Il travaille environ 25 heures par semaine pour 240 euros. « J’en donne une partie à mes parents, dit-il. Sa mère fait des ménages et son père est au chômage. Je paye mes sorties, mes vêtements, mes repas. J’en mets de côté pour passer mon permis de conduire. »

« Dans la classe, nous sommes 4 à travailler sur 15 », indique son camarade Ali Gasdallah. Noël est une période de forte activité : Ali a décroché un contrat pour préparer des commandes pour une grande enseigne, ce qui va le contraindre à rater trois jours de cours ; le week-end, Jihed prépare des petits déjeuners dans un hôtel quatre étoiles à Lyon et Mourad travaille dans une entreprise de manutention. Tous mettent de l’argent de côté, pour passer le permis de conduire ou entretenir leur voiture, et aident leurs parents. (...)

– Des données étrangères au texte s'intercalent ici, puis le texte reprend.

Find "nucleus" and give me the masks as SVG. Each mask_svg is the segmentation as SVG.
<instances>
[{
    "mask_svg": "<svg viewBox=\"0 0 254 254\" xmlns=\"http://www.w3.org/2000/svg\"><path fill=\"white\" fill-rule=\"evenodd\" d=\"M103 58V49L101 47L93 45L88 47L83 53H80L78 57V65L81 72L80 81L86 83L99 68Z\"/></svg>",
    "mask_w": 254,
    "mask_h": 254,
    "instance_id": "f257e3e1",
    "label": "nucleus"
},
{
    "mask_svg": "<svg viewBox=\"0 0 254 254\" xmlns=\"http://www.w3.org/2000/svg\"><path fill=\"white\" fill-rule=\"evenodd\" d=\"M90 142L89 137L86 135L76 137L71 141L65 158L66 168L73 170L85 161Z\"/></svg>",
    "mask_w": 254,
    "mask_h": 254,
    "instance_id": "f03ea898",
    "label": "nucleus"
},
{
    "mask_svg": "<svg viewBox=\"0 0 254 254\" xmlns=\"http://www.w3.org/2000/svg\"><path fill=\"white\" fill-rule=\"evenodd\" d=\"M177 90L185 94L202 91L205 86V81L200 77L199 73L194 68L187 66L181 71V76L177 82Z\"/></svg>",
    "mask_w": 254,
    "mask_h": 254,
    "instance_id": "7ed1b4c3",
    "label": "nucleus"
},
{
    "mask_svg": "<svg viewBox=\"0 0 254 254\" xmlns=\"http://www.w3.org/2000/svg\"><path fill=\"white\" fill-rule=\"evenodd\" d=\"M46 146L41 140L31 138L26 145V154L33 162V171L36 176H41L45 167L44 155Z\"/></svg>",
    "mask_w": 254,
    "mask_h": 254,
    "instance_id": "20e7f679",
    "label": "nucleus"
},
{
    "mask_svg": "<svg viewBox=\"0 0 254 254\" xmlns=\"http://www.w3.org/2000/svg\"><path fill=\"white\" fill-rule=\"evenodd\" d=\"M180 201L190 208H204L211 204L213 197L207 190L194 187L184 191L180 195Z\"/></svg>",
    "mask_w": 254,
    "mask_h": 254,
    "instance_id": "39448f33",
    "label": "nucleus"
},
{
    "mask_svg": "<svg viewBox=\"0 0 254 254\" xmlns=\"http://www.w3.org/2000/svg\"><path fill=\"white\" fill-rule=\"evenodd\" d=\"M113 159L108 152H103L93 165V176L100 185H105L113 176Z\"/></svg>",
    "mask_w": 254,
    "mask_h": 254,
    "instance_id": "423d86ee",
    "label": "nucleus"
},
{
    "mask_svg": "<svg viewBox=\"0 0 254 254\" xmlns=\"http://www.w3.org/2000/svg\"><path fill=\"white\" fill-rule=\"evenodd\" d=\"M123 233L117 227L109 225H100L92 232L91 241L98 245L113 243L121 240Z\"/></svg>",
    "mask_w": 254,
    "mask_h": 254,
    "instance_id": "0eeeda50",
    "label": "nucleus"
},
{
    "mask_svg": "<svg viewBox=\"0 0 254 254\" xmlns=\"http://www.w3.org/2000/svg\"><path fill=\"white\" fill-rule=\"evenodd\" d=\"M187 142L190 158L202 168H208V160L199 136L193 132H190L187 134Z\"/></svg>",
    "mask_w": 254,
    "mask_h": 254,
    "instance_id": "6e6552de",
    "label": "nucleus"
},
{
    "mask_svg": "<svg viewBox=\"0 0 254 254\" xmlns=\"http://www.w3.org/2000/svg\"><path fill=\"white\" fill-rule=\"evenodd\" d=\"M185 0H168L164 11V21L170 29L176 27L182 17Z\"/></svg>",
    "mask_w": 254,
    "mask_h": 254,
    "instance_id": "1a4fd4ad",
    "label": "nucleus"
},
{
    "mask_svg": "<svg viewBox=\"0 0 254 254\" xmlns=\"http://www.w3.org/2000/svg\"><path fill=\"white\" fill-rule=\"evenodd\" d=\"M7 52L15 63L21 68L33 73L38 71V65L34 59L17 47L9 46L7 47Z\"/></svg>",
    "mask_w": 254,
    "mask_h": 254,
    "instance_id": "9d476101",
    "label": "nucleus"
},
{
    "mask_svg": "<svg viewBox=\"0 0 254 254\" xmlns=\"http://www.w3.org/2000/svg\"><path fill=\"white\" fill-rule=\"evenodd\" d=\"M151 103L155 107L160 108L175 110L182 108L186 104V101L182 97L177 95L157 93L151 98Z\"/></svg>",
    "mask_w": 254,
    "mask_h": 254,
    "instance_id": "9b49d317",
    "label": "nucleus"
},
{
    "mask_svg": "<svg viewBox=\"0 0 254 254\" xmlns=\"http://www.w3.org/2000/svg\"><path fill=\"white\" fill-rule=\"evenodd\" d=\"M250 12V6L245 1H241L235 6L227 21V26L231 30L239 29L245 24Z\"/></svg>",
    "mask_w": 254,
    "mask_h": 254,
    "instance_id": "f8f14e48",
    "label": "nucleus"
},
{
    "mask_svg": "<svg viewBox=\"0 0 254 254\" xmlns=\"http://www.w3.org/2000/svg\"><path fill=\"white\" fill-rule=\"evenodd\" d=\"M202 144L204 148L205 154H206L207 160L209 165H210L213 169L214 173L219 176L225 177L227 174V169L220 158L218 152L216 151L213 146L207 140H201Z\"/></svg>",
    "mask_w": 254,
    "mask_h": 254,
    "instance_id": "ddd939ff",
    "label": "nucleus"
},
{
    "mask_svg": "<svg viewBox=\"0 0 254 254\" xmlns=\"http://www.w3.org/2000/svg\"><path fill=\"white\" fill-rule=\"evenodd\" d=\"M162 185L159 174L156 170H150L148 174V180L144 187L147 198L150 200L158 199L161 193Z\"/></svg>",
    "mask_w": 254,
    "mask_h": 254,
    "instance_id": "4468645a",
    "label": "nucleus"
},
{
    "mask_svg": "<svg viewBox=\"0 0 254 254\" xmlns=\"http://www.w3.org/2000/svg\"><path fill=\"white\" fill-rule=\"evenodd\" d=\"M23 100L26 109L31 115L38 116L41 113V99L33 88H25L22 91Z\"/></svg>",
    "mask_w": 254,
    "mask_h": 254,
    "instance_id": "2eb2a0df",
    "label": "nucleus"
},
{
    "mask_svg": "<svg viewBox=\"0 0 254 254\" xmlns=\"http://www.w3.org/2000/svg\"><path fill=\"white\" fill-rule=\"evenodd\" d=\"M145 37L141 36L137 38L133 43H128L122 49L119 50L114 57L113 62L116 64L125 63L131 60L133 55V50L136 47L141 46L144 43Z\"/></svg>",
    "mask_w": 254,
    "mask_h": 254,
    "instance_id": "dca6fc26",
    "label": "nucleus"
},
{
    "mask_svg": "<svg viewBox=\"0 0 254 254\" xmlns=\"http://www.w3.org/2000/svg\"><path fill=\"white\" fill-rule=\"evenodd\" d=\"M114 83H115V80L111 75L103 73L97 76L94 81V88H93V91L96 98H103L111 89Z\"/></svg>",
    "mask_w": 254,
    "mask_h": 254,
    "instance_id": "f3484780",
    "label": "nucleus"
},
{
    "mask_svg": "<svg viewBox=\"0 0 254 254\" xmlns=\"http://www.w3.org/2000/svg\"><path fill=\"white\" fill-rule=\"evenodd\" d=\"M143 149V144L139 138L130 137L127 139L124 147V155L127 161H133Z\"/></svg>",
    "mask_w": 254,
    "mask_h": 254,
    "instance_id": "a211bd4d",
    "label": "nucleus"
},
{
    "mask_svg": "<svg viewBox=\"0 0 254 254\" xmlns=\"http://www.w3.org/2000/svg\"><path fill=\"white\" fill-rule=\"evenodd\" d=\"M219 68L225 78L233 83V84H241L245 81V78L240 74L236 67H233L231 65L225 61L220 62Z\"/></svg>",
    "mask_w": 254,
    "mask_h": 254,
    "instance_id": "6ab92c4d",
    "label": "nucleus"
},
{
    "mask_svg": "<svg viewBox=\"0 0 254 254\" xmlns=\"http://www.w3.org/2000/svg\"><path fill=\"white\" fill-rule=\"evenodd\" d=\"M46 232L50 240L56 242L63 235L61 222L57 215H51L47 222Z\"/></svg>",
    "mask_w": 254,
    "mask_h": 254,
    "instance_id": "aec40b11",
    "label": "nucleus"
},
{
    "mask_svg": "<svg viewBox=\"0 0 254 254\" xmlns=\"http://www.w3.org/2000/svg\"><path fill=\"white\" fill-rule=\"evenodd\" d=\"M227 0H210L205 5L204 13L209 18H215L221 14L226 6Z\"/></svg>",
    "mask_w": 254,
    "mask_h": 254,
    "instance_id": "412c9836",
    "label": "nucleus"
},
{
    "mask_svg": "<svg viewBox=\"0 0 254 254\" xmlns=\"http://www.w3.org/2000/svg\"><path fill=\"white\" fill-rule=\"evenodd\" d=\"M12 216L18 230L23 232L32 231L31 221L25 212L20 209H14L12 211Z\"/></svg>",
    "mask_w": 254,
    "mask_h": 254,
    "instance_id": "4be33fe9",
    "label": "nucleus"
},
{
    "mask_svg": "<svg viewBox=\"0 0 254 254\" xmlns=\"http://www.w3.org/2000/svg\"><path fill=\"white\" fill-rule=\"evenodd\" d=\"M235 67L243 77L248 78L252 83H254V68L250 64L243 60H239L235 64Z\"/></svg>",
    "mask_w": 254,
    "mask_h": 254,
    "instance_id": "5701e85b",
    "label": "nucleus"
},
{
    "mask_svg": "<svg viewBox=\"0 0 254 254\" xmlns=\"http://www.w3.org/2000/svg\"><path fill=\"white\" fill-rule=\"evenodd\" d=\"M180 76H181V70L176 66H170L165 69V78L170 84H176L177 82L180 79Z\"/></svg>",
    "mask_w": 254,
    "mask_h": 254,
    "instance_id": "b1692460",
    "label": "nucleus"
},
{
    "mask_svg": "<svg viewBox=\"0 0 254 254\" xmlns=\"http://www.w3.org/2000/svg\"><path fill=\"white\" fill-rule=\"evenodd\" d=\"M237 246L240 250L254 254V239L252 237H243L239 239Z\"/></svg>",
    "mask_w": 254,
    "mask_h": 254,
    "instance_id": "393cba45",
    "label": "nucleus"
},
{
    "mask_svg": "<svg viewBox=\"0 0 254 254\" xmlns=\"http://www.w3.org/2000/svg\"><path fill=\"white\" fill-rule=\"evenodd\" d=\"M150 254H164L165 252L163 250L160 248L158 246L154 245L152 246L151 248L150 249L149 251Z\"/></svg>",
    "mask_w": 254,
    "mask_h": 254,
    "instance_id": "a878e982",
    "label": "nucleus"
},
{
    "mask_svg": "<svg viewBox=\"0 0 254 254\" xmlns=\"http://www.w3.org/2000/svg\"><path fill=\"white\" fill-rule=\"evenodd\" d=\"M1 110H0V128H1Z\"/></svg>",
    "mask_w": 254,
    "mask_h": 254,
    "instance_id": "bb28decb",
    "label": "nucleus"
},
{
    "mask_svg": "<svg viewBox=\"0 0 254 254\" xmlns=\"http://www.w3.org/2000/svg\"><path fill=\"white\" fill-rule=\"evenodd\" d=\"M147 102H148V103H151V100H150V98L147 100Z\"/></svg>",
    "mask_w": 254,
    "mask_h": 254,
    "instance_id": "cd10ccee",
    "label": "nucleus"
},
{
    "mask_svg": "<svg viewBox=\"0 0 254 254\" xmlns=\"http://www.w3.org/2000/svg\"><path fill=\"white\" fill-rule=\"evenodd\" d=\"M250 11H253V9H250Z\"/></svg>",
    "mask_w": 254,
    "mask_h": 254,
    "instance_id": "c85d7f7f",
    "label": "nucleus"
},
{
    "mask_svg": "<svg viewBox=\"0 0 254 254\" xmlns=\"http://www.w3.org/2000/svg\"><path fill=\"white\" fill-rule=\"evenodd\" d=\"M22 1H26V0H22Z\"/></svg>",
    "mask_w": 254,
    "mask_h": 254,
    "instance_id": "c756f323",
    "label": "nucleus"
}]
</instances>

« Quelle est l’ampleur du phénomène ? Au ministère de l’éducation nationale, comme au ministère du travail, on ne dispose pas de statistiques. « De plus en plus de lycéens ont un emploi rémunéré », assure Floréale Mangin, présidente de l’Union nationale lycéenne (UNL), qui a commandé à l’institut CSA une étude sur la question.

Réalisée auprès d’un échantillon représentatif de 479 lycéens du 6 au 13 novembre sur une cinquantaine de lycées répartis sur l’ensemble du territoire, l’étude révèle que 18 % ont, en dehors des stages conventionnés, déjà exercé ou exercent une activité rémunérée depuis qu’ils sont lycéens, en dehors des vacances d’été (si l’on inclut les vacances d’été, ce pourcentage grimpe à 28 %). Au moment de l’enquête, ils étaient 6 % à travailler ; près de la moitié (48 %) n’étaient pas déclarés.

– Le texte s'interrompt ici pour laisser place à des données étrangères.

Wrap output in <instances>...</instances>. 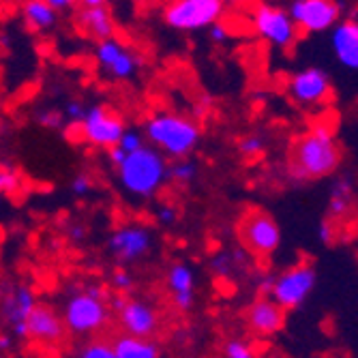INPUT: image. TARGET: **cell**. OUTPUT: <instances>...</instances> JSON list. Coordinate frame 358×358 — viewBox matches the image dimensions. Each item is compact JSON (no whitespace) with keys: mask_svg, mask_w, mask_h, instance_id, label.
Listing matches in <instances>:
<instances>
[{"mask_svg":"<svg viewBox=\"0 0 358 358\" xmlns=\"http://www.w3.org/2000/svg\"><path fill=\"white\" fill-rule=\"evenodd\" d=\"M78 24L86 35H90L96 41L114 37V20L106 5L82 7V11L78 13Z\"/></svg>","mask_w":358,"mask_h":358,"instance_id":"44dd1931","label":"cell"},{"mask_svg":"<svg viewBox=\"0 0 358 358\" xmlns=\"http://www.w3.org/2000/svg\"><path fill=\"white\" fill-rule=\"evenodd\" d=\"M124 131V122L120 116H116L112 110L103 106H90L86 108V114L78 127V134L84 142L96 146V148H112L118 144L120 136Z\"/></svg>","mask_w":358,"mask_h":358,"instance_id":"4fadbf2b","label":"cell"},{"mask_svg":"<svg viewBox=\"0 0 358 358\" xmlns=\"http://www.w3.org/2000/svg\"><path fill=\"white\" fill-rule=\"evenodd\" d=\"M243 264H245V251H219L210 257V271L215 277L221 279H232Z\"/></svg>","mask_w":358,"mask_h":358,"instance_id":"cb8c5ba5","label":"cell"},{"mask_svg":"<svg viewBox=\"0 0 358 358\" xmlns=\"http://www.w3.org/2000/svg\"><path fill=\"white\" fill-rule=\"evenodd\" d=\"M13 348V337L11 335H0V352H9Z\"/></svg>","mask_w":358,"mask_h":358,"instance_id":"60d3db41","label":"cell"},{"mask_svg":"<svg viewBox=\"0 0 358 358\" xmlns=\"http://www.w3.org/2000/svg\"><path fill=\"white\" fill-rule=\"evenodd\" d=\"M287 13L299 32L320 35L329 32L341 20V5L337 0H292Z\"/></svg>","mask_w":358,"mask_h":358,"instance_id":"30bf717a","label":"cell"},{"mask_svg":"<svg viewBox=\"0 0 358 358\" xmlns=\"http://www.w3.org/2000/svg\"><path fill=\"white\" fill-rule=\"evenodd\" d=\"M112 285L116 292H120V294H127V292H131L136 281H134V275L127 273V271H116L112 275Z\"/></svg>","mask_w":358,"mask_h":358,"instance_id":"d6a6232c","label":"cell"},{"mask_svg":"<svg viewBox=\"0 0 358 358\" xmlns=\"http://www.w3.org/2000/svg\"><path fill=\"white\" fill-rule=\"evenodd\" d=\"M337 223L335 221H331V219H324L322 223H320V227H317V236H320V241L324 243V245H331V243H335V238H337Z\"/></svg>","mask_w":358,"mask_h":358,"instance_id":"d590c367","label":"cell"},{"mask_svg":"<svg viewBox=\"0 0 358 358\" xmlns=\"http://www.w3.org/2000/svg\"><path fill=\"white\" fill-rule=\"evenodd\" d=\"M24 339L32 341L35 345H41V348H50V350L58 348L64 339H67V327H64L62 315L56 309H52L50 305L37 303L26 320V337Z\"/></svg>","mask_w":358,"mask_h":358,"instance_id":"9a60e30c","label":"cell"},{"mask_svg":"<svg viewBox=\"0 0 358 358\" xmlns=\"http://www.w3.org/2000/svg\"><path fill=\"white\" fill-rule=\"evenodd\" d=\"M22 17L26 26L35 32H43L56 26L58 22V11H54L48 0H26L22 7Z\"/></svg>","mask_w":358,"mask_h":358,"instance_id":"603a6c76","label":"cell"},{"mask_svg":"<svg viewBox=\"0 0 358 358\" xmlns=\"http://www.w3.org/2000/svg\"><path fill=\"white\" fill-rule=\"evenodd\" d=\"M35 289L26 283H5L0 289V317L13 337H26V320L37 305Z\"/></svg>","mask_w":358,"mask_h":358,"instance_id":"8fae6325","label":"cell"},{"mask_svg":"<svg viewBox=\"0 0 358 358\" xmlns=\"http://www.w3.org/2000/svg\"><path fill=\"white\" fill-rule=\"evenodd\" d=\"M144 138L159 152L172 159L191 155L200 144V127L195 120L176 112H157L144 122Z\"/></svg>","mask_w":358,"mask_h":358,"instance_id":"7a4b0ae2","label":"cell"},{"mask_svg":"<svg viewBox=\"0 0 358 358\" xmlns=\"http://www.w3.org/2000/svg\"><path fill=\"white\" fill-rule=\"evenodd\" d=\"M118 327L124 335L152 339L161 329V317L152 303L144 299H124L122 307L116 311Z\"/></svg>","mask_w":358,"mask_h":358,"instance_id":"2e32d148","label":"cell"},{"mask_svg":"<svg viewBox=\"0 0 358 358\" xmlns=\"http://www.w3.org/2000/svg\"><path fill=\"white\" fill-rule=\"evenodd\" d=\"M94 58L106 76H110L112 80H120V82L134 80L142 67V60L138 58V54L134 50H129L124 43L116 41L114 37L96 43Z\"/></svg>","mask_w":358,"mask_h":358,"instance_id":"5bb4252c","label":"cell"},{"mask_svg":"<svg viewBox=\"0 0 358 358\" xmlns=\"http://www.w3.org/2000/svg\"><path fill=\"white\" fill-rule=\"evenodd\" d=\"M198 178V164L193 159H176V164L168 168V180H174L178 185H191Z\"/></svg>","mask_w":358,"mask_h":358,"instance_id":"d4e9b609","label":"cell"},{"mask_svg":"<svg viewBox=\"0 0 358 358\" xmlns=\"http://www.w3.org/2000/svg\"><path fill=\"white\" fill-rule=\"evenodd\" d=\"M116 170L120 187L134 198H152L168 180L166 157L150 144L129 152Z\"/></svg>","mask_w":358,"mask_h":358,"instance_id":"3957f363","label":"cell"},{"mask_svg":"<svg viewBox=\"0 0 358 358\" xmlns=\"http://www.w3.org/2000/svg\"><path fill=\"white\" fill-rule=\"evenodd\" d=\"M234 3H238V0H223V5H234Z\"/></svg>","mask_w":358,"mask_h":358,"instance_id":"7bdbcfd3","label":"cell"},{"mask_svg":"<svg viewBox=\"0 0 358 358\" xmlns=\"http://www.w3.org/2000/svg\"><path fill=\"white\" fill-rule=\"evenodd\" d=\"M245 324L251 335L255 337H275L285 327V311L271 299L257 296L245 311Z\"/></svg>","mask_w":358,"mask_h":358,"instance_id":"e0dca14e","label":"cell"},{"mask_svg":"<svg viewBox=\"0 0 358 358\" xmlns=\"http://www.w3.org/2000/svg\"><path fill=\"white\" fill-rule=\"evenodd\" d=\"M71 191H73V195H78V198H84V195H88L92 191V178L84 172L76 174L71 180Z\"/></svg>","mask_w":358,"mask_h":358,"instance_id":"e575fe53","label":"cell"},{"mask_svg":"<svg viewBox=\"0 0 358 358\" xmlns=\"http://www.w3.org/2000/svg\"><path fill=\"white\" fill-rule=\"evenodd\" d=\"M356 227H358V217H356Z\"/></svg>","mask_w":358,"mask_h":358,"instance_id":"ee69618b","label":"cell"},{"mask_svg":"<svg viewBox=\"0 0 358 358\" xmlns=\"http://www.w3.org/2000/svg\"><path fill=\"white\" fill-rule=\"evenodd\" d=\"M208 37H210V41L223 45L227 39H230V28H227V26L219 20V22H215L213 26H208Z\"/></svg>","mask_w":358,"mask_h":358,"instance_id":"8d00e7d4","label":"cell"},{"mask_svg":"<svg viewBox=\"0 0 358 358\" xmlns=\"http://www.w3.org/2000/svg\"><path fill=\"white\" fill-rule=\"evenodd\" d=\"M329 32L335 60L343 69L358 73V20H339Z\"/></svg>","mask_w":358,"mask_h":358,"instance_id":"ac0fdd59","label":"cell"},{"mask_svg":"<svg viewBox=\"0 0 358 358\" xmlns=\"http://www.w3.org/2000/svg\"><path fill=\"white\" fill-rule=\"evenodd\" d=\"M317 285V271L309 262H299L281 271L279 275H271L268 289L264 296H271L283 311H294L307 303Z\"/></svg>","mask_w":358,"mask_h":358,"instance_id":"8992f818","label":"cell"},{"mask_svg":"<svg viewBox=\"0 0 358 358\" xmlns=\"http://www.w3.org/2000/svg\"><path fill=\"white\" fill-rule=\"evenodd\" d=\"M108 157H110V161H112V166H120L122 161H124V157H127V152H122L118 146H112V148H108Z\"/></svg>","mask_w":358,"mask_h":358,"instance_id":"f35d334b","label":"cell"},{"mask_svg":"<svg viewBox=\"0 0 358 358\" xmlns=\"http://www.w3.org/2000/svg\"><path fill=\"white\" fill-rule=\"evenodd\" d=\"M112 350L116 358H159V348L152 339L118 335L112 341Z\"/></svg>","mask_w":358,"mask_h":358,"instance_id":"7402d4cb","label":"cell"},{"mask_svg":"<svg viewBox=\"0 0 358 358\" xmlns=\"http://www.w3.org/2000/svg\"><path fill=\"white\" fill-rule=\"evenodd\" d=\"M37 122L45 129H62L64 127V116L62 112L54 110V108H45L37 112Z\"/></svg>","mask_w":358,"mask_h":358,"instance_id":"1f68e13d","label":"cell"},{"mask_svg":"<svg viewBox=\"0 0 358 358\" xmlns=\"http://www.w3.org/2000/svg\"><path fill=\"white\" fill-rule=\"evenodd\" d=\"M144 144H146L144 134H140L138 129H124L116 146H118L122 152H127V155H129V152H136L138 148H142Z\"/></svg>","mask_w":358,"mask_h":358,"instance_id":"f1b7e54d","label":"cell"},{"mask_svg":"<svg viewBox=\"0 0 358 358\" xmlns=\"http://www.w3.org/2000/svg\"><path fill=\"white\" fill-rule=\"evenodd\" d=\"M223 11V0H170L164 11V20L174 30L193 32L219 22Z\"/></svg>","mask_w":358,"mask_h":358,"instance_id":"ba28073f","label":"cell"},{"mask_svg":"<svg viewBox=\"0 0 358 358\" xmlns=\"http://www.w3.org/2000/svg\"><path fill=\"white\" fill-rule=\"evenodd\" d=\"M251 24L255 35L277 50H289L301 35L296 24L292 22L287 9L268 3H257L253 7Z\"/></svg>","mask_w":358,"mask_h":358,"instance_id":"52a82bcc","label":"cell"},{"mask_svg":"<svg viewBox=\"0 0 358 358\" xmlns=\"http://www.w3.org/2000/svg\"><path fill=\"white\" fill-rule=\"evenodd\" d=\"M155 238L150 227L142 223H127L120 225L108 238V251L116 257L120 264H136L152 251Z\"/></svg>","mask_w":358,"mask_h":358,"instance_id":"7c38bea8","label":"cell"},{"mask_svg":"<svg viewBox=\"0 0 358 358\" xmlns=\"http://www.w3.org/2000/svg\"><path fill=\"white\" fill-rule=\"evenodd\" d=\"M82 7H99V5H106V0H76Z\"/></svg>","mask_w":358,"mask_h":358,"instance_id":"b9f144b4","label":"cell"},{"mask_svg":"<svg viewBox=\"0 0 358 358\" xmlns=\"http://www.w3.org/2000/svg\"><path fill=\"white\" fill-rule=\"evenodd\" d=\"M155 219L159 225H174L178 221V210L172 206V204H161L157 210H155Z\"/></svg>","mask_w":358,"mask_h":358,"instance_id":"836d02e7","label":"cell"},{"mask_svg":"<svg viewBox=\"0 0 358 358\" xmlns=\"http://www.w3.org/2000/svg\"><path fill=\"white\" fill-rule=\"evenodd\" d=\"M236 236L243 245V251L257 259H268L281 247L279 223L266 210L259 208H249L241 215L236 223Z\"/></svg>","mask_w":358,"mask_h":358,"instance_id":"5b68a950","label":"cell"},{"mask_svg":"<svg viewBox=\"0 0 358 358\" xmlns=\"http://www.w3.org/2000/svg\"><path fill=\"white\" fill-rule=\"evenodd\" d=\"M48 5L54 9V11H67L76 5V0H48Z\"/></svg>","mask_w":358,"mask_h":358,"instance_id":"ab89813d","label":"cell"},{"mask_svg":"<svg viewBox=\"0 0 358 358\" xmlns=\"http://www.w3.org/2000/svg\"><path fill=\"white\" fill-rule=\"evenodd\" d=\"M354 200H356V185L354 178L343 174L339 178H335L331 193H329V210H327V219L335 221L337 225L341 221H345L352 210H354Z\"/></svg>","mask_w":358,"mask_h":358,"instance_id":"ffe728a7","label":"cell"},{"mask_svg":"<svg viewBox=\"0 0 358 358\" xmlns=\"http://www.w3.org/2000/svg\"><path fill=\"white\" fill-rule=\"evenodd\" d=\"M78 358H116L112 343L99 339V341H92L88 345H84L78 354Z\"/></svg>","mask_w":358,"mask_h":358,"instance_id":"f546056e","label":"cell"},{"mask_svg":"<svg viewBox=\"0 0 358 358\" xmlns=\"http://www.w3.org/2000/svg\"><path fill=\"white\" fill-rule=\"evenodd\" d=\"M67 234H69V238L73 241V243H82L84 238H86V234H88V230L82 225V223H78V221H71V225L67 227Z\"/></svg>","mask_w":358,"mask_h":358,"instance_id":"74e56055","label":"cell"},{"mask_svg":"<svg viewBox=\"0 0 358 358\" xmlns=\"http://www.w3.org/2000/svg\"><path fill=\"white\" fill-rule=\"evenodd\" d=\"M287 92L296 106L315 110L333 99V80L320 67H305L294 76H289Z\"/></svg>","mask_w":358,"mask_h":358,"instance_id":"9c48e42d","label":"cell"},{"mask_svg":"<svg viewBox=\"0 0 358 358\" xmlns=\"http://www.w3.org/2000/svg\"><path fill=\"white\" fill-rule=\"evenodd\" d=\"M110 292L103 285L88 283L64 301L62 320L67 333L78 337H88L101 331L110 320Z\"/></svg>","mask_w":358,"mask_h":358,"instance_id":"277c9868","label":"cell"},{"mask_svg":"<svg viewBox=\"0 0 358 358\" xmlns=\"http://www.w3.org/2000/svg\"><path fill=\"white\" fill-rule=\"evenodd\" d=\"M266 150V140L264 136L259 134H249V136H243L241 142H238V152L247 159H257L262 157Z\"/></svg>","mask_w":358,"mask_h":358,"instance_id":"484cf974","label":"cell"},{"mask_svg":"<svg viewBox=\"0 0 358 358\" xmlns=\"http://www.w3.org/2000/svg\"><path fill=\"white\" fill-rule=\"evenodd\" d=\"M84 114H86V106H84L82 101H78V99H71L67 106H64V110H62L64 127H69L71 131H76V134H78V127H80V122H82Z\"/></svg>","mask_w":358,"mask_h":358,"instance_id":"4316f807","label":"cell"},{"mask_svg":"<svg viewBox=\"0 0 358 358\" xmlns=\"http://www.w3.org/2000/svg\"><path fill=\"white\" fill-rule=\"evenodd\" d=\"M168 289L178 311L187 313L195 305V273L189 264L176 262L168 271Z\"/></svg>","mask_w":358,"mask_h":358,"instance_id":"d6986e66","label":"cell"},{"mask_svg":"<svg viewBox=\"0 0 358 358\" xmlns=\"http://www.w3.org/2000/svg\"><path fill=\"white\" fill-rule=\"evenodd\" d=\"M22 187V176L13 168H0V193H15Z\"/></svg>","mask_w":358,"mask_h":358,"instance_id":"4dcf8cb0","label":"cell"},{"mask_svg":"<svg viewBox=\"0 0 358 358\" xmlns=\"http://www.w3.org/2000/svg\"><path fill=\"white\" fill-rule=\"evenodd\" d=\"M341 146L333 124L317 120L294 138L287 150V174L296 182H311L333 176L341 166Z\"/></svg>","mask_w":358,"mask_h":358,"instance_id":"6da1fadb","label":"cell"},{"mask_svg":"<svg viewBox=\"0 0 358 358\" xmlns=\"http://www.w3.org/2000/svg\"><path fill=\"white\" fill-rule=\"evenodd\" d=\"M223 358H257V354L245 339H230L223 345Z\"/></svg>","mask_w":358,"mask_h":358,"instance_id":"83f0119b","label":"cell"}]
</instances>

Les activités se répartissent entre le baby-sitting (28 %), le commerce, la vente et la distribution (24 %), l’hôtellerie et la restauration (16 %), l’événementiel et l’accueil (12 %), l’industrie (7 %), etc. Les lycéens gagnent en moyenne 302 euros par mois. Quelque 80 % déclarent qu’ils travaillent pour « se faire de l’argent de poche et s’offrir ce dont ils ont envie », 13 % disent « en avoir besoin pour vivre », 5 % « pour avoir de l’expérience et se former à leur futur métier » et 4 % parce que leurs parents « les y ont incités ». La proportion des lycéens qui travaillent parce qu’ils en ont besoin pour vivre apparaît élevée dans les lycées professionnels (23 % des lycéens qui travaillent), comparée aux lycées généraux et technologiques (7 %). » Le Monde, 18.12.2006.